◆ **What you should do**:
All the lines below should appear again unchanged, though their pictures should not.
::::
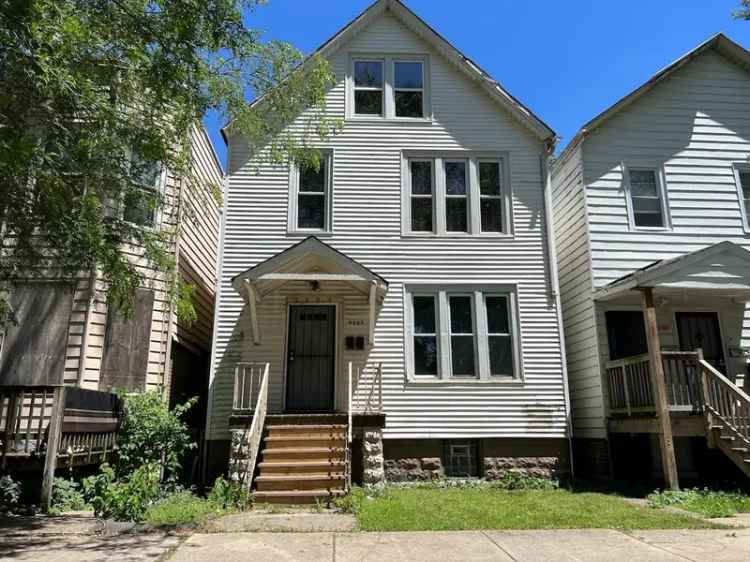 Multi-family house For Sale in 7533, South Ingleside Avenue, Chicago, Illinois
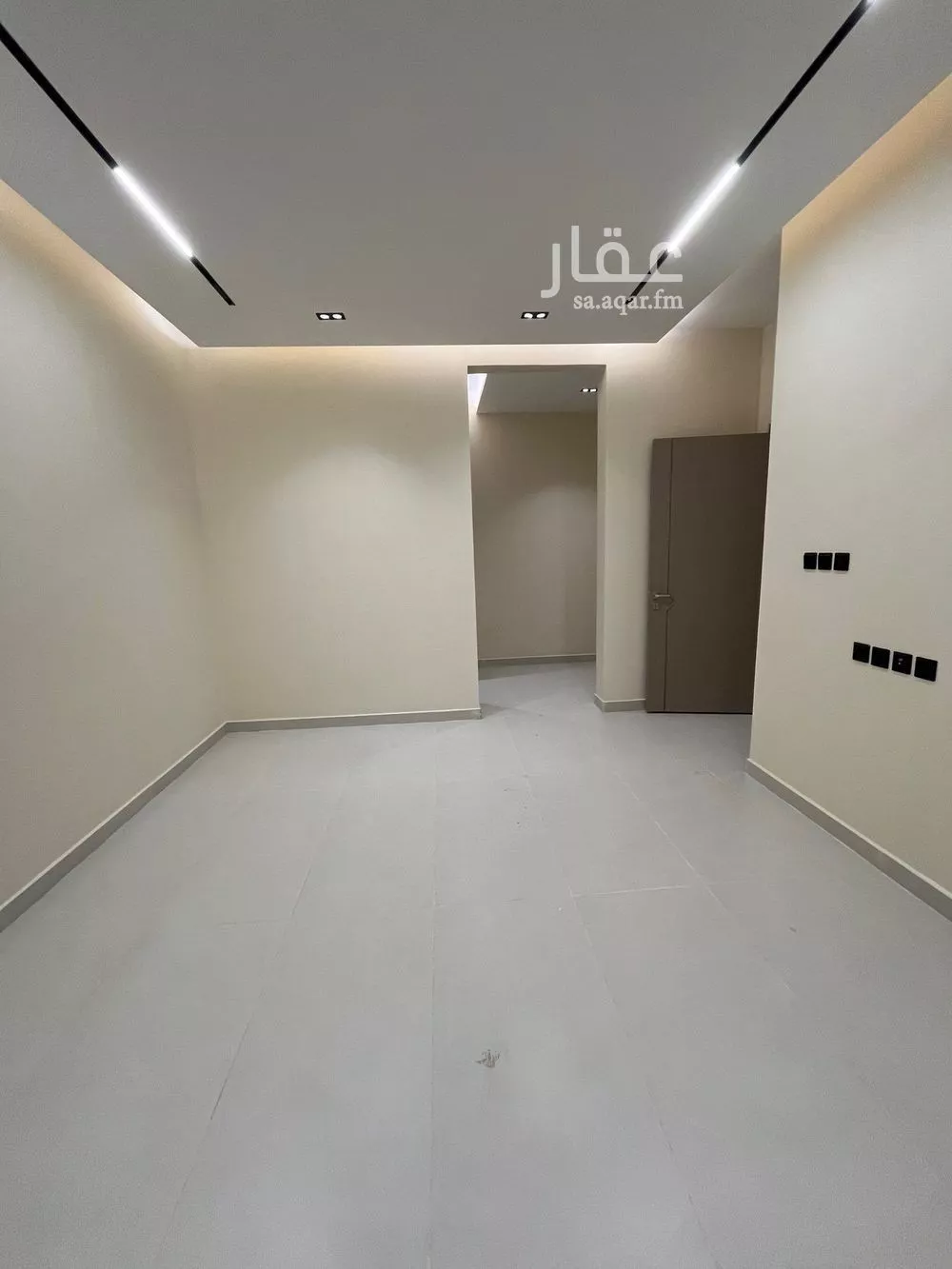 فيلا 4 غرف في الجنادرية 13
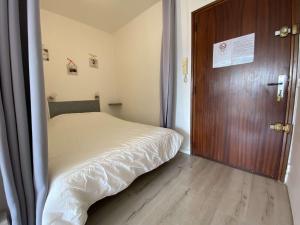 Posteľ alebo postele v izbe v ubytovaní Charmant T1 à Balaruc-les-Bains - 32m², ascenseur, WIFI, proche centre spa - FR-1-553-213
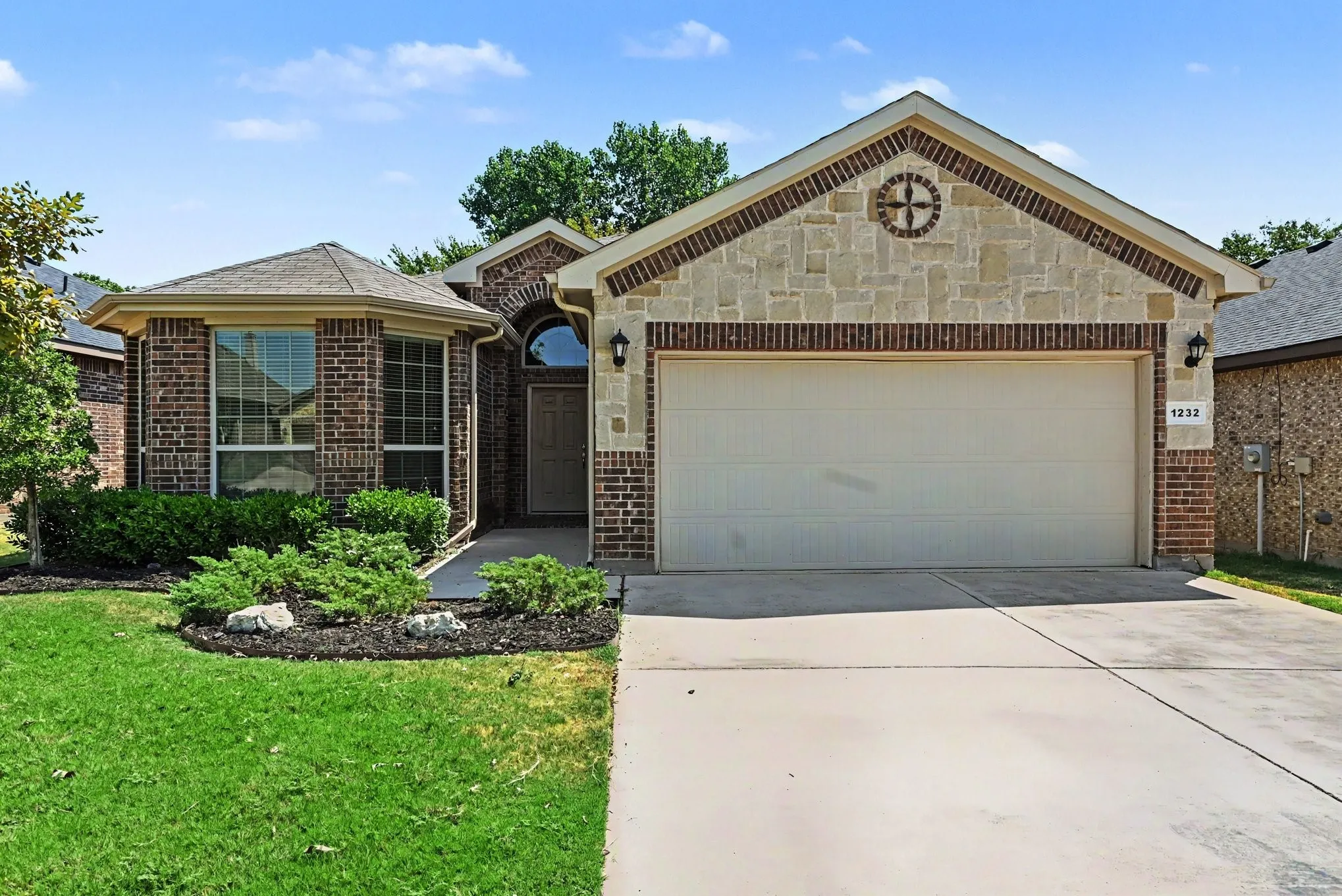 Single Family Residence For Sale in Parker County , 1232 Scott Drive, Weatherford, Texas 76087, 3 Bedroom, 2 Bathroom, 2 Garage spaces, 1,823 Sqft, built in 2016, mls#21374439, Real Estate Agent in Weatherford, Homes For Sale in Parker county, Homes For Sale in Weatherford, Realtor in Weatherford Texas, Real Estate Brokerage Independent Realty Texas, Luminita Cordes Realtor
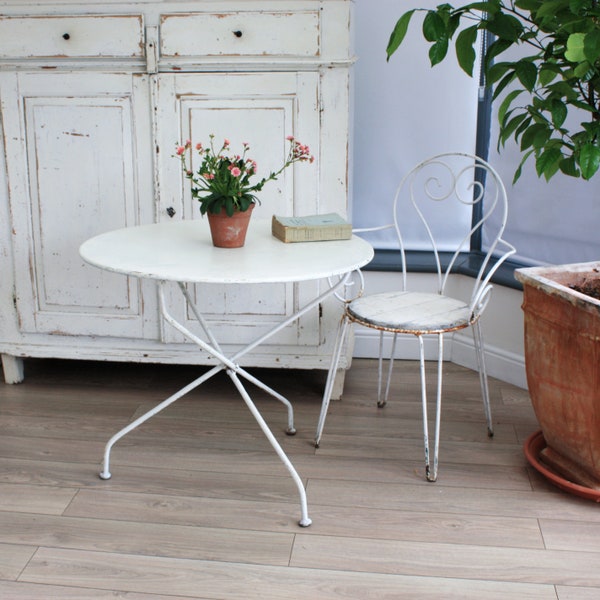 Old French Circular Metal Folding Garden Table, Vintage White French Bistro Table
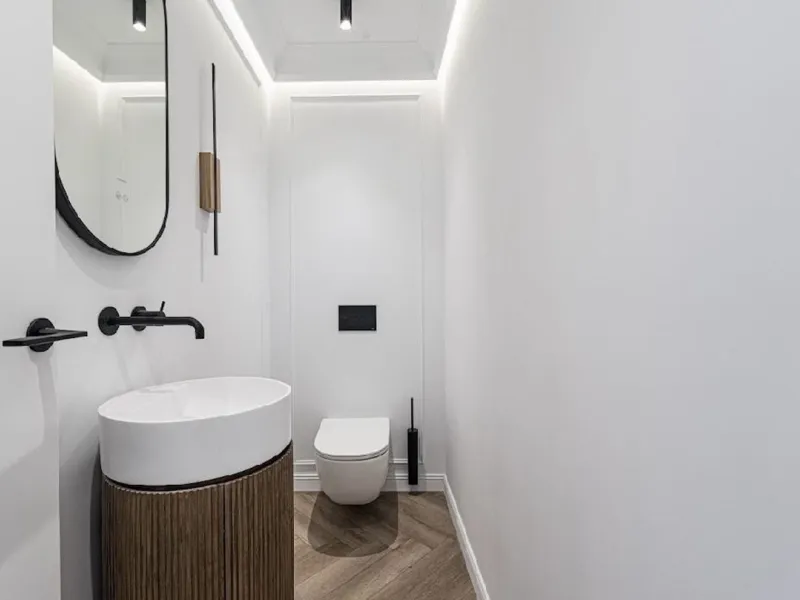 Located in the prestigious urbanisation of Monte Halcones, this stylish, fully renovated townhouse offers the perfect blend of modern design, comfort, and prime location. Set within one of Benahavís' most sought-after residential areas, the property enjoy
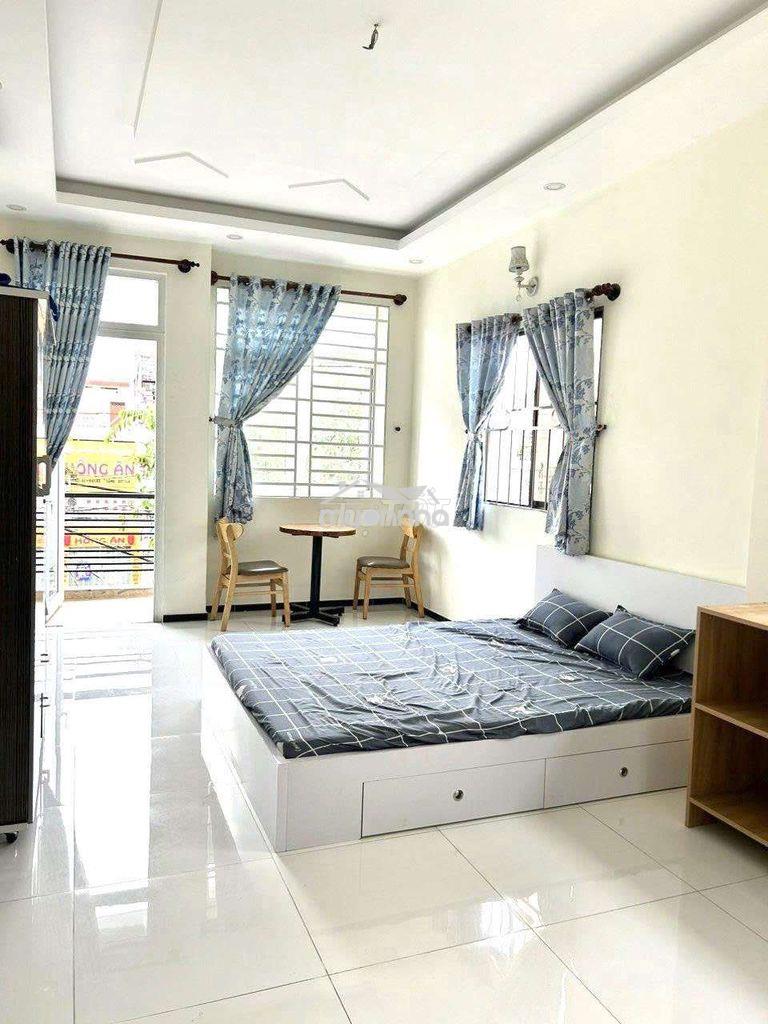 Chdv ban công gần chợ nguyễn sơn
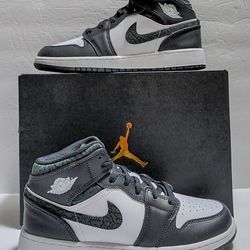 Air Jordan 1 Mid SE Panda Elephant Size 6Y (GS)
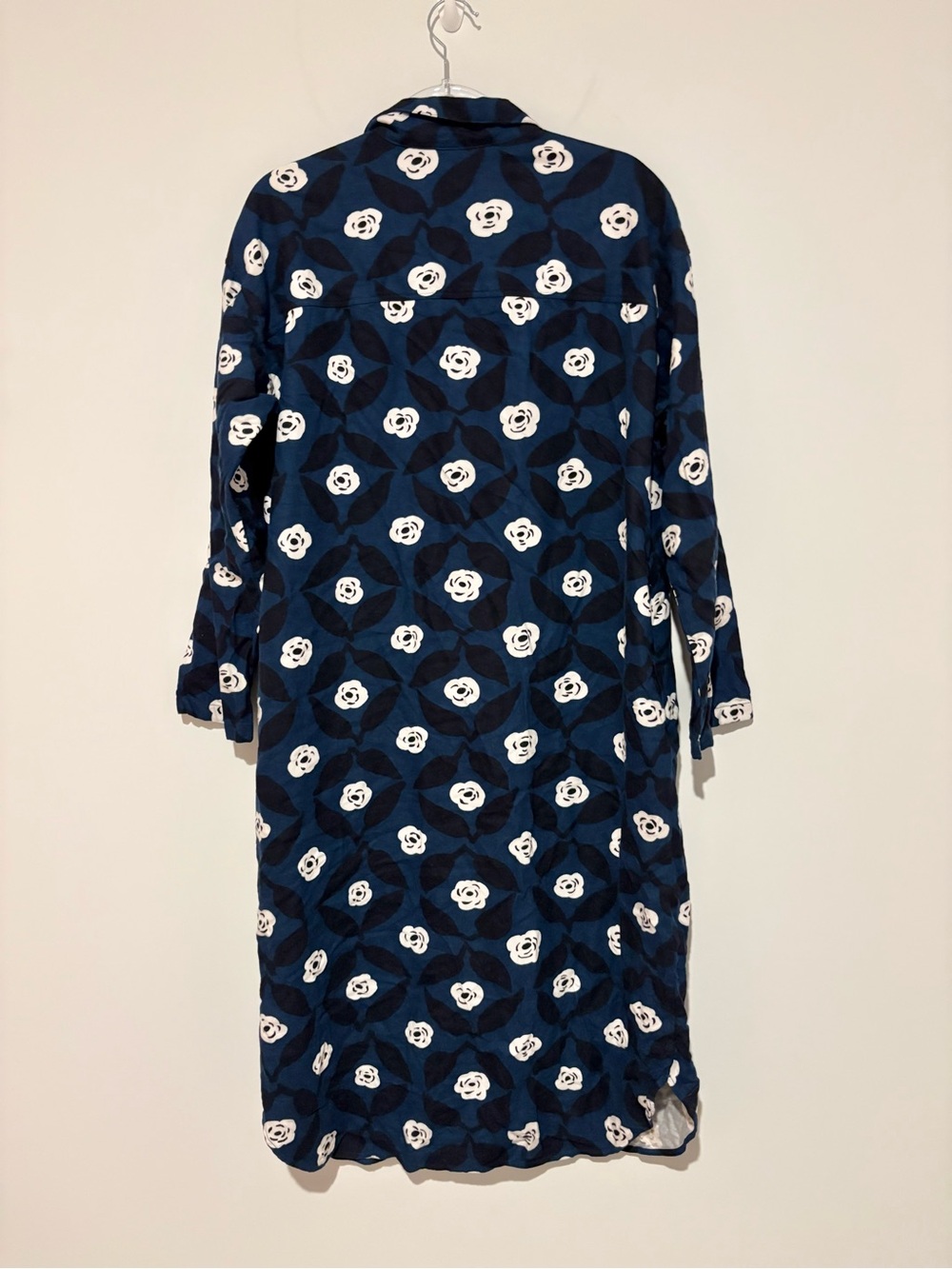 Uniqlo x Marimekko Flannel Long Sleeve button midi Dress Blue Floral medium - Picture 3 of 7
::::
◆ **Result of this exercise**:
 Multi-family house For Sale in 7533, South Ingleside Avenue, Chicago, Illinois
 فيلا 4 غرف في الجنادرية 13
 Posteľ alebo postele v izbe v ubytovaní Charmant T1 à Balaruc-les-Bains - 32m², ascenseur, WIFI, proche centre spa - FR-1-553-213
 Single Family Residence For Sale in Parker County , 1232 Scott Drive, Weatherford, Texas 76087, 3 Bedroom, 2 Bathroom, 2 Garage spaces, 1,823 Sqft, built in 2016, mls#21374439, Real Estate Agent in Weatherford, Homes For Sale in Parker county, Homes For Sale in Weatherford, Realtor in Weatherford Texas, Real Estate Brokerage Independent Realty Texas, Luminita Cordes Realtor
 Old French Circular Metal Folding Garden Table, Vintage White French Bistro Table
 Located in the prestigious urbanisation of Monte Halcones, this stylish, fully renovated townhouse offers the perfect blend of modern design, comfort, and prime location. Set within one of Benahavís' most sought-after residential areas, the property enjoy
 Chdv ban công gần chợ nguyễn sơn
 Air Jordan 1 Mid SE Panda Elephant Size 6Y (GS)
 Uniqlo x Marimekko Flannel Long Sleeve button midi Dress Blue Floral medium - Picture 3 of 7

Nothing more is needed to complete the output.